>> BEGIN

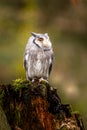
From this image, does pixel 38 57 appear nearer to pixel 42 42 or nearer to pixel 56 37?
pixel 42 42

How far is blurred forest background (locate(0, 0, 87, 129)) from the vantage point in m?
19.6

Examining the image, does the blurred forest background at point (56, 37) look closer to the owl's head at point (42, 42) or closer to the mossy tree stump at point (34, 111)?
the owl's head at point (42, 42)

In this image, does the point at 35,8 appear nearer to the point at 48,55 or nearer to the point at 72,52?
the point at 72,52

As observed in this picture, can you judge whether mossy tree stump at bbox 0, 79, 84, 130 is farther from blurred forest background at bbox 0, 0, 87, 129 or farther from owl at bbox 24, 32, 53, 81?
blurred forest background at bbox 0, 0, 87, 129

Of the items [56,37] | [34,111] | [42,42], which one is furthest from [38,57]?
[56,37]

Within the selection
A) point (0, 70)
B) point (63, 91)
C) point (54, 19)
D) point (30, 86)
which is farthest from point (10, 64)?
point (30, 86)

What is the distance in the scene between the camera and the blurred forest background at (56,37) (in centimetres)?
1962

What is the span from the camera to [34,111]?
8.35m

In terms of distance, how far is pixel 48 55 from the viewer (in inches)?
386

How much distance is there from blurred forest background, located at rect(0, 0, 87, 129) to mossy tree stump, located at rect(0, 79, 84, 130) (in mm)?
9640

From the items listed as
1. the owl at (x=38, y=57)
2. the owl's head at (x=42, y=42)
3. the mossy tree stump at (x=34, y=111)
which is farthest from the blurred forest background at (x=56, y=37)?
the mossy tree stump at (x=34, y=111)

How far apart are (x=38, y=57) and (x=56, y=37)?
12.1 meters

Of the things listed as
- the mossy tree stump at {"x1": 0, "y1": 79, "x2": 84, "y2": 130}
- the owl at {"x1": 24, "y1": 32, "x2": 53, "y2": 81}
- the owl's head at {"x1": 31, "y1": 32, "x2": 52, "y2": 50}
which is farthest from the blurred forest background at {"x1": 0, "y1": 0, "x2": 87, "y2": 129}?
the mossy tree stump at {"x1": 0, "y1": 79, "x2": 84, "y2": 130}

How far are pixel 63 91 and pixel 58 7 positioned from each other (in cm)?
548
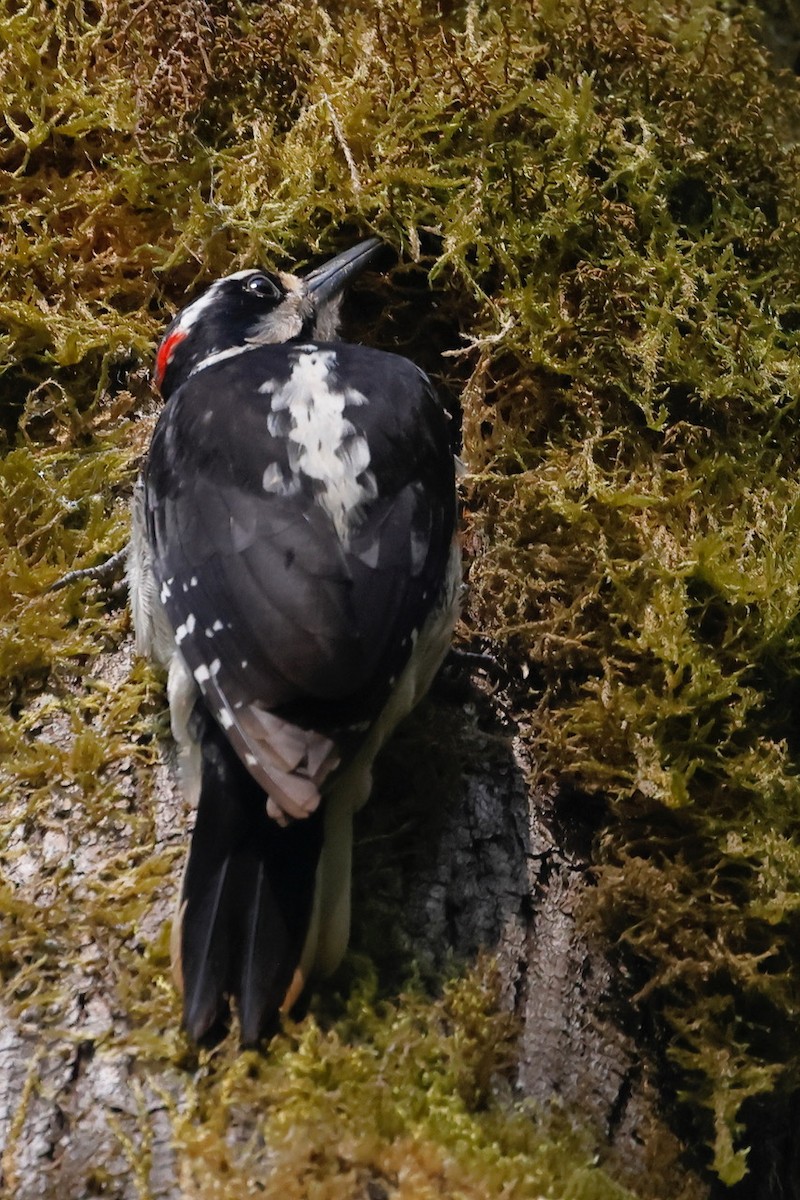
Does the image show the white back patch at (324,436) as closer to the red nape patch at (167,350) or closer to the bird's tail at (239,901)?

>> END
>> BEGIN

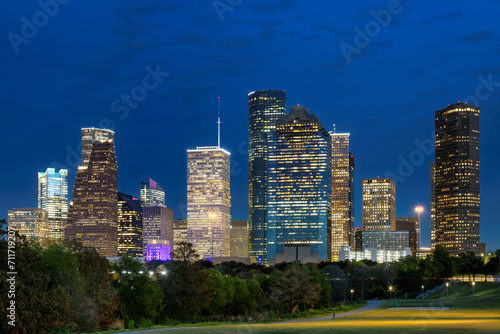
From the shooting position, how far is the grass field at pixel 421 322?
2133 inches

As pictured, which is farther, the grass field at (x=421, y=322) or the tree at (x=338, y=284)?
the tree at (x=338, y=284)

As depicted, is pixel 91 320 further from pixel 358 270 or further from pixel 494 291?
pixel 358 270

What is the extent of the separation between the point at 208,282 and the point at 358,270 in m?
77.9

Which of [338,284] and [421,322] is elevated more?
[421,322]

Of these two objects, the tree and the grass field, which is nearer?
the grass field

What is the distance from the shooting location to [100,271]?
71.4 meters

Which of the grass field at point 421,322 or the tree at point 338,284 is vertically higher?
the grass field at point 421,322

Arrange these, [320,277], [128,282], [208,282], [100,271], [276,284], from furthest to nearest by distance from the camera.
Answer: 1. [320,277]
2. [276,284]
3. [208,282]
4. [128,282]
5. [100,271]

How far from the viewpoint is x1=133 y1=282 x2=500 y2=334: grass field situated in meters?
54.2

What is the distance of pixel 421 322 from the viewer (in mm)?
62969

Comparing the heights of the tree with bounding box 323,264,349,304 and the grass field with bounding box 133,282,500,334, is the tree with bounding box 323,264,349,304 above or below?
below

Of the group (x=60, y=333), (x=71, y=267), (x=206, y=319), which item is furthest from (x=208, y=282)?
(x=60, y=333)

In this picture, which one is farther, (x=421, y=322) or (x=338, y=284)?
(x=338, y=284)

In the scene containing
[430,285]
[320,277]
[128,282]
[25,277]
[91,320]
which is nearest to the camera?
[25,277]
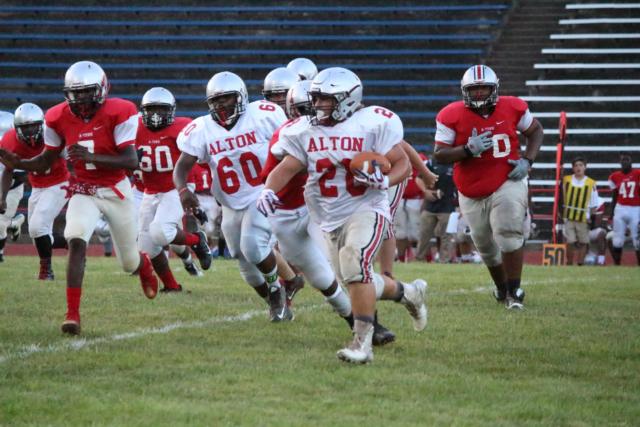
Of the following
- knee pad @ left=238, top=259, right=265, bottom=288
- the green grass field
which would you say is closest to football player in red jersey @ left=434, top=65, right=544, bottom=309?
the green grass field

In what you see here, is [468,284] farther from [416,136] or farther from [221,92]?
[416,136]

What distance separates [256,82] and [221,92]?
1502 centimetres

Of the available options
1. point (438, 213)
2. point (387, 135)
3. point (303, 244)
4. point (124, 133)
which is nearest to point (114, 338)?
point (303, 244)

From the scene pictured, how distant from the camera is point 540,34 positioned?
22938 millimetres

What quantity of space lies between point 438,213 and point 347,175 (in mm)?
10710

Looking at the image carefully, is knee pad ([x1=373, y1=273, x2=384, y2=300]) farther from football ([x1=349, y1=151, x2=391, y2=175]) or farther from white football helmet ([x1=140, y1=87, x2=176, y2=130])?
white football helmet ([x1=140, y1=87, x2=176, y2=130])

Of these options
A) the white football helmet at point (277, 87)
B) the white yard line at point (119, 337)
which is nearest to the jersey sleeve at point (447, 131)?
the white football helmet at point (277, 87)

>> END

TASK PROMPT ->
Turn the material from the line with "Of the following" through the line with "1502 centimetres" into a numbered list, skipping blank lines.

OUTPUT OF THE TASK ->
1. Of the following
2. - knee pad @ left=238, top=259, right=265, bottom=288
3. - the green grass field
4. which would you say is closest to football player in red jersey @ left=434, top=65, right=544, bottom=309?
5. the green grass field
6. In what you see here, is [468,284] farther from [416,136] or farther from [221,92]?
7. [416,136]
8. What distance separates [256,82] and [221,92]?
9. 1502 centimetres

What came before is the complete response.